Cette politique peut être complétée par des règles internes que les différents comités et instances de la coopérative peuvent établir, mais ces règles devront être en concordance avec les principes et mesures prévues à la présente politique.

Si une personne fut expulsée, la coopérative a la responsabilité de non seulement assurer le maintien de cette expulsion, mais aussi de la sécurité physique, émotionnelle et psychologique de la victime lorsqu’elle est dans des lieux sous sa responsabilité.
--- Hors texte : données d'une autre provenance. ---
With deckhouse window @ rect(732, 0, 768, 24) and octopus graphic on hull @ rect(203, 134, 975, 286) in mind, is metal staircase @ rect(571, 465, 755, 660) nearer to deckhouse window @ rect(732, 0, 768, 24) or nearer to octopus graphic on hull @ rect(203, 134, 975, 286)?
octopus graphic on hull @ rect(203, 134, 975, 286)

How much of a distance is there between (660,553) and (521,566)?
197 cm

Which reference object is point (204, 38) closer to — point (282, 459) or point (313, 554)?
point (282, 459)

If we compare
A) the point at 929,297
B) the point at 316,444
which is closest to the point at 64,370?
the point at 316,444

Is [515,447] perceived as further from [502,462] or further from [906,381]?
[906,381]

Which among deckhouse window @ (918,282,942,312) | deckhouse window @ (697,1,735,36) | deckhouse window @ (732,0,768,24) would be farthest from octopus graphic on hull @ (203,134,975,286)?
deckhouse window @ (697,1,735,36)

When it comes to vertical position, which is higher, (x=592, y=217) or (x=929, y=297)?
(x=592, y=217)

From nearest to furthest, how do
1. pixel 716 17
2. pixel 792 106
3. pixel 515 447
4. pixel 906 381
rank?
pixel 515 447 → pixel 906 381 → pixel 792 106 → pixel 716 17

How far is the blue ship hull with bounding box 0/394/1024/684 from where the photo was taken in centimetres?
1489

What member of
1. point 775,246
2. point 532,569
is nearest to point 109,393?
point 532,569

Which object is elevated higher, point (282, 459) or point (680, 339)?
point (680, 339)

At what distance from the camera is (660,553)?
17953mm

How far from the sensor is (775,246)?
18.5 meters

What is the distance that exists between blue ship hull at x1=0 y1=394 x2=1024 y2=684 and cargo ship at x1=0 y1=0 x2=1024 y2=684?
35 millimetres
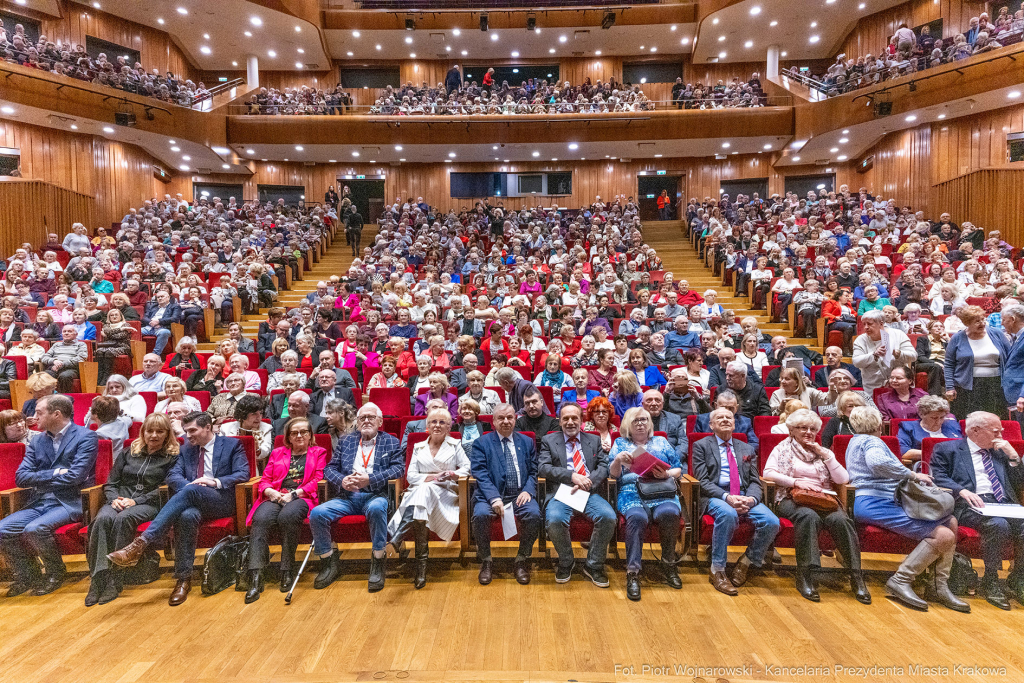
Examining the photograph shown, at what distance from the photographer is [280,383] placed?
11.5 feet

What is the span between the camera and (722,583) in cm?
219

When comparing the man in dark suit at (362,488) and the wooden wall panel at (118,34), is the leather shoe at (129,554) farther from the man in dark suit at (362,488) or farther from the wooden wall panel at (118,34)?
the wooden wall panel at (118,34)

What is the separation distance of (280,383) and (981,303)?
5470 millimetres

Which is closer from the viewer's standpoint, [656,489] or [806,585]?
[806,585]

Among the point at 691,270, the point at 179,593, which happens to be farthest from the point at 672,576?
the point at 691,270

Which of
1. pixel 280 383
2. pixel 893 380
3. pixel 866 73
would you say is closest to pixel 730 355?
pixel 893 380

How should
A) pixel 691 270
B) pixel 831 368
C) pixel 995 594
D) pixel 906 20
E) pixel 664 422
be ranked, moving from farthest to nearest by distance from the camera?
1. pixel 906 20
2. pixel 691 270
3. pixel 831 368
4. pixel 664 422
5. pixel 995 594

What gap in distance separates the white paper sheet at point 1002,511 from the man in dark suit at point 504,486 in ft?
5.52

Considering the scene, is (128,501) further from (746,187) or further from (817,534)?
(746,187)

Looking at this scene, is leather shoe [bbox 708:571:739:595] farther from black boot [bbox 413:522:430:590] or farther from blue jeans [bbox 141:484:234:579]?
blue jeans [bbox 141:484:234:579]

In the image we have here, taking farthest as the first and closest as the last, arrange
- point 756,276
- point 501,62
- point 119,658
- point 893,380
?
point 501,62
point 756,276
point 893,380
point 119,658

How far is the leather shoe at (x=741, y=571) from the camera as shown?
7.32ft

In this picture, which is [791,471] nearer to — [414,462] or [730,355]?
[730,355]

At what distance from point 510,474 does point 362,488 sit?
640 millimetres
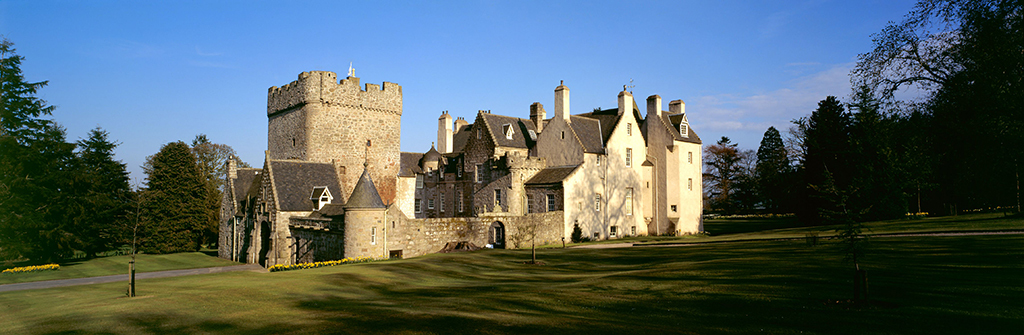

La coopérative a aussi la responsabilité d’informer la victime des ressources qui sont disponibles si elle le désire, entre autres le comité de médiation de la coopérative, le réseau des CALACS (centre d’aide et de lutte contre les agressions à caractère sexuel) du Québec au 1-888-933-9007 ainsi que toute autre ressource qui peut sembler pertinente.

8. Questions, inquiétudes, commentaires

Toute personne ayant des questions à propos de l’application, du processus d’examen, du processus de signalement, etc., ou des suggestions pour améliorer notre politique d’espace sécuritaire, peut nous contacter à l’adresse courriel ou au numéro de téléphone de la coopérative.

9. Lexique:

Âgisme: Il s’agit d’une forme de discrimination se basant sur l’âge, de considérer qu’une personne a des capacités physique, psychologiques, émotionnelles, intellectuelles, etc. inférieures soit parce qu’elle est trop jeune ou trop vieille. Invalider l’analyse politique d’une personne en lui demandant son âge est un exemple d’âgisme.

Capacitisme: Il s’agit d’une forme de discrimination, de jugement défavorable envers une personne vivant avec un handicap ou qui est neuroatypique. La personne sera alors jugée comme étant inférieure, une erreur de la nature, un échec plutôt que comme une personne. Le capacitisme peut se manifester par exemple en discréditant les propos d’une personne parce qu’elle a eu des défis de santé mentale ou en pardonnant toutes les actions d’une personne sous prétexte qu’elle a tel ou tel diagnostic.

Hétérosexisme: Il s’agit d’un ensemble de comportements, de représentations et de discours qui représentent l’hétérosexualité comme étant la norme. Ce type de discrimination s’accompagne généralement de l’idée d’un modèle de société à deux genres, souvent complémentaires. L’homophobie est un comportement d’hétérosexisme, par exemple. Le fait d’assumer que l’orientation sexuelle de tout le monde, sauf exception, est hétérosexuel-le est un autre exemple d’hétérosexisme.

 

Racisme: Il s’agit d’un mode de pensée se basant sur l’idée qu’il existe des races chez les êtres humains et que certaines sont supérieures à d’autres. Ce mode de pensée permet de légitimer la violence, la hiérarchisation, la marginalisation, la stigmatisation de groupes de personnes et s’imbrique dans le système politique dans lequel nous vivons. Le racisme se trouve aussi dans les petits gestes tel le fait de demander à une personne non-caucasienne d’où elle vient et d’assumer que ce sera nécessairement un autre pays. C’est aussi de sous-entendre que l’endroit d’origine d’une personne est exotique.

Sexisme: Il s’agit d’une discrimination basée sur une hiérarchie des genres, considérant que le masculin est supérieur au féminin. Les comportements sexistes incluent souvent la discréditation d’une personne au profit d’une autre en se basant sur le fait qu’elle possède des attributs féminins. Ces comportements peuvent être, par exemple, de couper sans cesse la parole des femmes lorsqu’elles sont présentes, de s’approprier leurs idées sans leur en donner le crédit, de considérer qu’elles seront incapables de faire quelque chose physiquement ou qu’elles auront un talent naturel pour autre chose. Le sexisme amène aussi l’idée que les femmes vont naturellement se préoccuper des gens autour d’elles et qu’elles sont disponibles pour écouter, interrompre ses activités pour en prioriser d’autres ou d’offrir du support émotionnel.

Transphobie: Cela consiste en une série de comportements et discours qui discriminent les personnes transgenres, transsexuelles ou gender queer. Cela peut passer par la non-reconnaissance du pronom ou du genre, de commentaire sur l’apparence physique d’une personne ou le fait de ne pas les considérer comme des vrais hommes ou des vraies femmes.